What you are asked to do: Write out the records word for word.
+++ Data for analysis
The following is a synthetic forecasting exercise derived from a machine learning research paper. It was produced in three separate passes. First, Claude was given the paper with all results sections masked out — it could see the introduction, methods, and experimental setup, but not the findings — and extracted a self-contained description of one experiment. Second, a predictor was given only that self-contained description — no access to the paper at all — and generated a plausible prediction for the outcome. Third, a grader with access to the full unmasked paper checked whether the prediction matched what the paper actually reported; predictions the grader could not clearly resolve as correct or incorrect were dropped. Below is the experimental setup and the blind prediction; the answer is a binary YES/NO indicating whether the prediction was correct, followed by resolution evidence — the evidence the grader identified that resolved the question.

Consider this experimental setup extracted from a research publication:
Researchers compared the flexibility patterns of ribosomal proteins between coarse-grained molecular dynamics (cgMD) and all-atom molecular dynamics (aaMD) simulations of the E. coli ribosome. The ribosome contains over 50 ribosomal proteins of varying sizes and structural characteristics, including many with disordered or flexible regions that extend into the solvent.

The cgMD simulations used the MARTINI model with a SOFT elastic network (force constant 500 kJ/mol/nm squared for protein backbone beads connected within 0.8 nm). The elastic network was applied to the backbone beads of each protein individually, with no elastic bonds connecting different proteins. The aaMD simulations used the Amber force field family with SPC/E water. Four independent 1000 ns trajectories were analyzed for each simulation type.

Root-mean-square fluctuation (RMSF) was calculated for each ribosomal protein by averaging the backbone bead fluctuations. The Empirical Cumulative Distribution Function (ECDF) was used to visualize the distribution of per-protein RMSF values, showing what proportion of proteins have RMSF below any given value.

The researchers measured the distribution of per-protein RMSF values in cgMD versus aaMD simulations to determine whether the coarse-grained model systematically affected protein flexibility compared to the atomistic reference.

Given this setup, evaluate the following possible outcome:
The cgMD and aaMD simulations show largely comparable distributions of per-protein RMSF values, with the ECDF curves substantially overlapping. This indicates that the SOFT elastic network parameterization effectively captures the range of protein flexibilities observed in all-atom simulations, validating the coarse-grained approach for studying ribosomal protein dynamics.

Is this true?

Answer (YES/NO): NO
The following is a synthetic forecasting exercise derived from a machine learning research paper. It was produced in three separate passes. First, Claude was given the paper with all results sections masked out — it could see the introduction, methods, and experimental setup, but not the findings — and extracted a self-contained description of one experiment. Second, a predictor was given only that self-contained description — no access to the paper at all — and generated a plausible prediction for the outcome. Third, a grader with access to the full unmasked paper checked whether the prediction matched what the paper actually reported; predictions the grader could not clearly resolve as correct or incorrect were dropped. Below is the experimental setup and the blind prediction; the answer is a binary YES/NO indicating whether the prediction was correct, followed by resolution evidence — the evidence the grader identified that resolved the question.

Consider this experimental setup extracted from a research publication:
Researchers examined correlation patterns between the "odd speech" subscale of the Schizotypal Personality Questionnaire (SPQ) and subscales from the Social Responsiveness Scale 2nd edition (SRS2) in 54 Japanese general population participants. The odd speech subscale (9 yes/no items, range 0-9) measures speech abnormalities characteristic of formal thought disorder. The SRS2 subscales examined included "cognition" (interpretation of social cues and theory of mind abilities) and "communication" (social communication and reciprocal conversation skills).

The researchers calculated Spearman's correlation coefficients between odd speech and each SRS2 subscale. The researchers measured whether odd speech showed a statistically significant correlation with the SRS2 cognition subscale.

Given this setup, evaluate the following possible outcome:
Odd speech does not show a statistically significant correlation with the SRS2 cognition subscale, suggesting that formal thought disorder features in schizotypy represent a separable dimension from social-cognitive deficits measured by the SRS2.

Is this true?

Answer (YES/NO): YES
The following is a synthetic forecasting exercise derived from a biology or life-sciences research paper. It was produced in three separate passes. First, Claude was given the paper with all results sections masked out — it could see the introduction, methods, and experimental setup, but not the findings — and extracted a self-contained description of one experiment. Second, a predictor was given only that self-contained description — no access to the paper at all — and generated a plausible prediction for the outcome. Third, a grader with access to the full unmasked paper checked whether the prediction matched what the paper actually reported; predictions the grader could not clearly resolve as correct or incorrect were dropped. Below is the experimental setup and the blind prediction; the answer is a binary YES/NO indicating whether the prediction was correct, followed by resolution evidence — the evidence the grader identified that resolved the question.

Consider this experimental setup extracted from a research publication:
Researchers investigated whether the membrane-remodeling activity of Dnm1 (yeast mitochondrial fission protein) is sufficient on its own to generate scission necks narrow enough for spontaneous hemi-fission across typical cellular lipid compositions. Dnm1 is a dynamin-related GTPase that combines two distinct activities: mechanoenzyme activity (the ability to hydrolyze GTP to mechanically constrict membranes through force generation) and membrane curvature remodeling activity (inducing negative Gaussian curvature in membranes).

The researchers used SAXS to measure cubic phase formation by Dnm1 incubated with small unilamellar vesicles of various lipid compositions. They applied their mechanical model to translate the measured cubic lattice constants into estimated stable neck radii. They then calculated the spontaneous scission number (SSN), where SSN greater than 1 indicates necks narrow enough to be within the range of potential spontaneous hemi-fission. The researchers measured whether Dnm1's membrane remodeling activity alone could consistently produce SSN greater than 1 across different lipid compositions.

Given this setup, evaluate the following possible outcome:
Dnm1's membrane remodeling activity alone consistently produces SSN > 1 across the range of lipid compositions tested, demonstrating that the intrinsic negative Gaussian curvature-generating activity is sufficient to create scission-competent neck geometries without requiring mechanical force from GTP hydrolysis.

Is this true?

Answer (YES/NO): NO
++++++
Exercise solution:
The following is a synthetic forecasting exercise derived from a machine learning research paper. It was produced in three separate passes. First, Claude was given the paper with all results sections masked out — it could see the introduction, methods, and experimental setup, but not the findings — and extracted a self-contained description of one experiment. Second, a predictor was given only that self-contained description — no access to the paper at all — and generated a plausible prediction for the outcome. Third, a grader with access to the full unmasked paper checked whether the prediction matched what the paper actually reported; predictions the grader could not clearly resolve as correct or incorrect were dropped. Below is the experimental setup and the blind prediction; the answer is a binary YES/NO indicating whether the prediction was correct, followed by resolution evidence — the evidence the grader identified that resolved the question.

Consider this experimental setup extracted from a research publication:
Researchers compared the flexibility patterns of ribosomal proteins between coarse-grained molecular dynamics (cgMD) and all-atom molecular dynamics (aaMD) simulations of the E. coli ribosome. The ribosome contains over 50 ribosomal proteins of varying sizes and structural characteristics, including many with disordered or flexible regions that extend into the solvent.

The cgMD simulations used the MARTINI model with a SOFT elastic network (force constant 500 kJ/mol/nm squared for protein backbone beads connected within 0.8 nm). The elastic network was applied to the backbone beads of each protein individually, with no elastic bonds connecting different proteins. The aaMD simulations used the Amber force field family with SPC/E water. Four independent 1000 ns trajectories were analyzed for each simulation type.

Root-mean-square fluctuation (RMSF) was calculated for each ribosomal protein by averaging the backbone bead fluctuations. The Empirical Cumulative Distribution Function (ECDF) was used to visualize the distribution of per-protein RMSF values, showing what proportion of proteins have RMSF below any given value.

The researchers measured the distribution of per-protein RMSF values in cgMD versus aaMD simulations to determine whether the coarse-grained model systematically affected protein flexibility compared to the atomistic reference.

Given this setup, evaluate the following possible outcome:
The cgMD and aaMD simulations show largely comparable distributions of per-protein RMSF values, with the ECDF curves substantially overlapping. This indicates that the SOFT elastic network parameterization effectively captures the range of protein flexibilities observed in all-atom simulations, validating the coarse-grained approach for studying ribosomal protein dynamics.

Is this true?

Answer (YES/NO): NO
The following is a synthetic forecasting exercise derived from a machine learning research paper. It was produced in three separate passes. First, Claude was given the paper with all results sections masked out — it could see the introduction, methods, and experimental setup, but not the findings — and extracted a self-contained description of one experiment. Second, a predictor was given only that self-contained description — no access to the paper at all — and generated a plausible prediction for the outcome. Third, a grader with access to the full unmasked paper checked whether the prediction matched what the paper actually reported; predictions the grader could not clearly resolve as correct or incorrect were dropped. Below is the experimental setup and the blind prediction; the answer is a binary YES/NO indicating whether the prediction was correct, followed by resolution evidence — the evidence the grader identified that resolved the question.

Consider this experimental setup extracted from a research publication:
Researchers examined correlation patterns between the "odd speech" subscale of the Schizotypal Personality Questionnaire (SPQ) and subscales from the Social Responsiveness Scale 2nd edition (SRS2) in 54 Japanese general population participants. The odd speech subscale (9 yes/no items, range 0-9) measures speech abnormalities characteristic of formal thought disorder. The SRS2 subscales examined included "cognition" (interpretation of social cues and theory of mind abilities) and "communication" (social communication and reciprocal conversation skills).

The researchers calculated Spearman's correlation coefficients between odd speech and each SRS2 subscale. The researchers measured whether odd speech showed a statistically significant correlation with the SRS2 cognition subscale.

Given this setup, evaluate the following possible outcome:
Odd speech does not show a statistically significant correlation with the SRS2 cognition subscale, suggesting that formal thought disorder features in schizotypy represent a separable dimension from social-cognitive deficits measured by the SRS2.

Is this true?

Answer (YES/NO): YES
The following is a synthetic forecasting exercise derived from a biology or life-sciences research paper. It was produced in three separate passes. First, Claude was given the paper with all results sections masked out — it could see the introduction, methods, and experimental setup, but not the findings — and extracted a self-contained description of one experiment. Second, a predictor was given only that self-contained description — no access to the paper at all — and generated a plausible prediction for the outcome. Third, a grader with access to the full unmasked paper checked whether the prediction matched what the paper actually reported; predictions the grader could not clearly resolve as correct or incorrect were dropped. Below is the experimental setup and the blind prediction; the answer is a binary YES/NO indicating whether the prediction was correct, followed by resolution evidence — the evidence the grader identified that resolved the question.

Consider this experimental setup extracted from a research publication:
Researchers investigated whether the membrane-remodeling activity of Dnm1 (yeast mitochondrial fission protein) is sufficient on its own to generate scission necks narrow enough for spontaneous hemi-fission across typical cellular lipid compositions. Dnm1 is a dynamin-related GTPase that combines two distinct activities: mechanoenzyme activity (the ability to hydrolyze GTP to mechanically constrict membranes through force generation) and membrane curvature remodeling activity (inducing negative Gaussian curvature in membranes).

The researchers used SAXS to measure cubic phase formation by Dnm1 incubated with small unilamellar vesicles of various lipid compositions. They applied their mechanical model to translate the measured cubic lattice constants into estimated stable neck radii. They then calculated the spontaneous scission number (SSN), where SSN greater than 1 indicates necks narrow enough to be within the range of potential spontaneous hemi-fission. The researchers measured whether Dnm1's membrane remodeling activity alone could consistently produce SSN greater than 1 across different lipid compositions.

Given this setup, evaluate the following possible outcome:
Dnm1's membrane remodeling activity alone consistently produces SSN > 1 across the range of lipid compositions tested, demonstrating that the intrinsic negative Gaussian curvature-generating activity is sufficient to create scission-competent neck geometries without requiring mechanical force from GTP hydrolysis.

Is this true?

Answer (YES/NO): NO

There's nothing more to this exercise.